La foi chrétienne propose une toute autre vision. Nous affirmons l’infinie grandeur de Dieu, qui dépasse de très loin tout ce qu’on peut imaginer. Nous parlons du Fils de Dieu égal au Père, et nous l’appelons le « Verbe », c’est-à-dire la Parole et donc aussi la raison, la compréhension. Saint Jean exprime cela en disant : « c’est par lui que tout est venu à l’existence, et rien de ce qui s’est fait ne s’est fait sans lui » (Jn 1,3). Tout cet univers des planètes, des galaxies, ordonné par des lois extraordinairement équilibrées, tout cet univers vient du Verbe de Dieu, de ce Fils bien aimé qui dépasse tout cela de fort loin, lui « qui porte l’univers par sa parole puissante » (He 1,3).

Nous pourrions alors imaginer que Dieu trône incroyablement loin de nous et que nous ne sommes rien pour lui. Mais c’est le contraire : la vie qui est en Dieu est notre lumière, elle brille sur nos cœurs (v.4). Les prophètes ont annoncé les mouvements de Dieu vers nous. Ils ont été les messagers de Dieu qui veille sur son peuple et le « console » (Is 52,9). Et voici Noël, la démarche la plus merveilleuse qu’on puisse imaginer : le Fils de Dieu qui a créé tout l’univers se fait homme et commence par être un nouveau-né.
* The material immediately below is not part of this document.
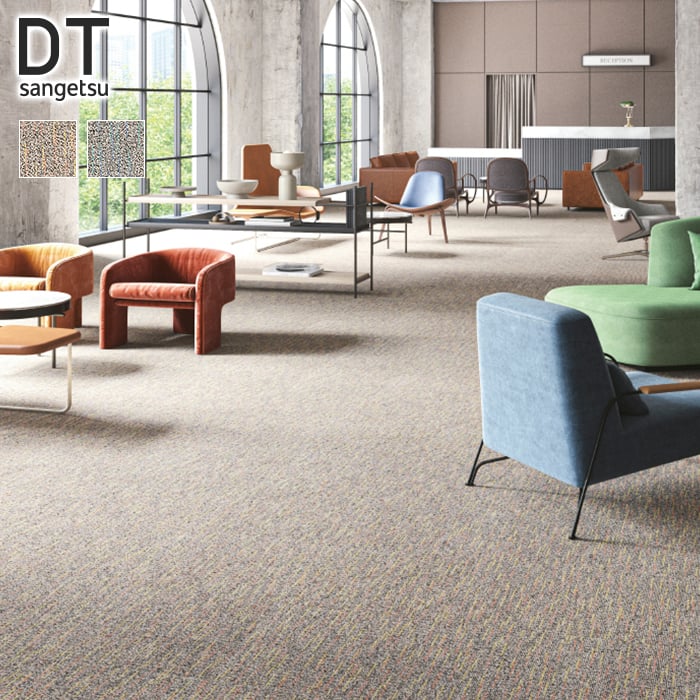 楽天市場】【タイルカーペット】50×50 サンゲツ NT-490 プランタ 厚み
Ici, plus question d’un être humain perdu dans un coin de l’univers. « Et le Verbe s’est fait chair, il a habité parmi nous, et nous avons vu sa gloire, la gloire qu’il tient de son Père comme Fils unique, plein de grâce et de vérité » (Jn 1,14). Notre chair, notre vie avec ses limites, a pu accueillir le Dieu de tout. Voilà de quoi Dieu avait fait l’homme capable !
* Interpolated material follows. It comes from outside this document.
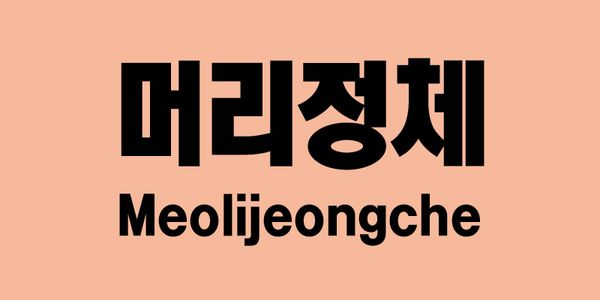 Card displaying Yoon A Meolijeongche typeface in various styles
Nous pouvons refuser tout cela, être de ceux dont saint Jean dit : « le monde ne l’a pas reconnu. Il est venu chez lui, et les siens ne l’ont pas reçu » (v.10-11). Ou bien nous pouvons accueillir la bonne nouvelle de Noël : « à tous ceux qui l’ont reçu, il a donné le pouvoir de devenir enfants de Dieu » (v.12). C’est une immense réconciliation que le Christ nous apporte. À un homme isolé, qui se replie sur ce qu’il peut se procurer par lui-même, ce qu’il peut réussir par lui-même, ce qu’il peut espérer par lui-même, un homme qui essaie de gérer simplement son existence le mieux possible… à cet homme-là Dieu vient offrir de se savoir choisi et aimé, de se savoir enfant du Créateur de tout l’univers et de tous ses frères. Il nous permet de croire en la vie même quand elle ne nous sourit pas. Il nous permet de nous savoir en route vers la lumière même quand l’égoïsme et le mensonge nous accablent. Accueillons le Christ, qui vient tout changer dans la vision de notre vie et de celle de nos proches. Que sa venue nous permette d’oser une nouvelle façon d’aimer, de pardonner, d’espérer.

(pour l’homélie de la veille, voir ce lien)

1C’est Edwin Hubble en 1925 qui mesurera la distance qui nous sépare des « nébuleuses spirales » pour en conclure qu’elles n’appartiennent pas à notre galaxie mais sont énormément plus loin.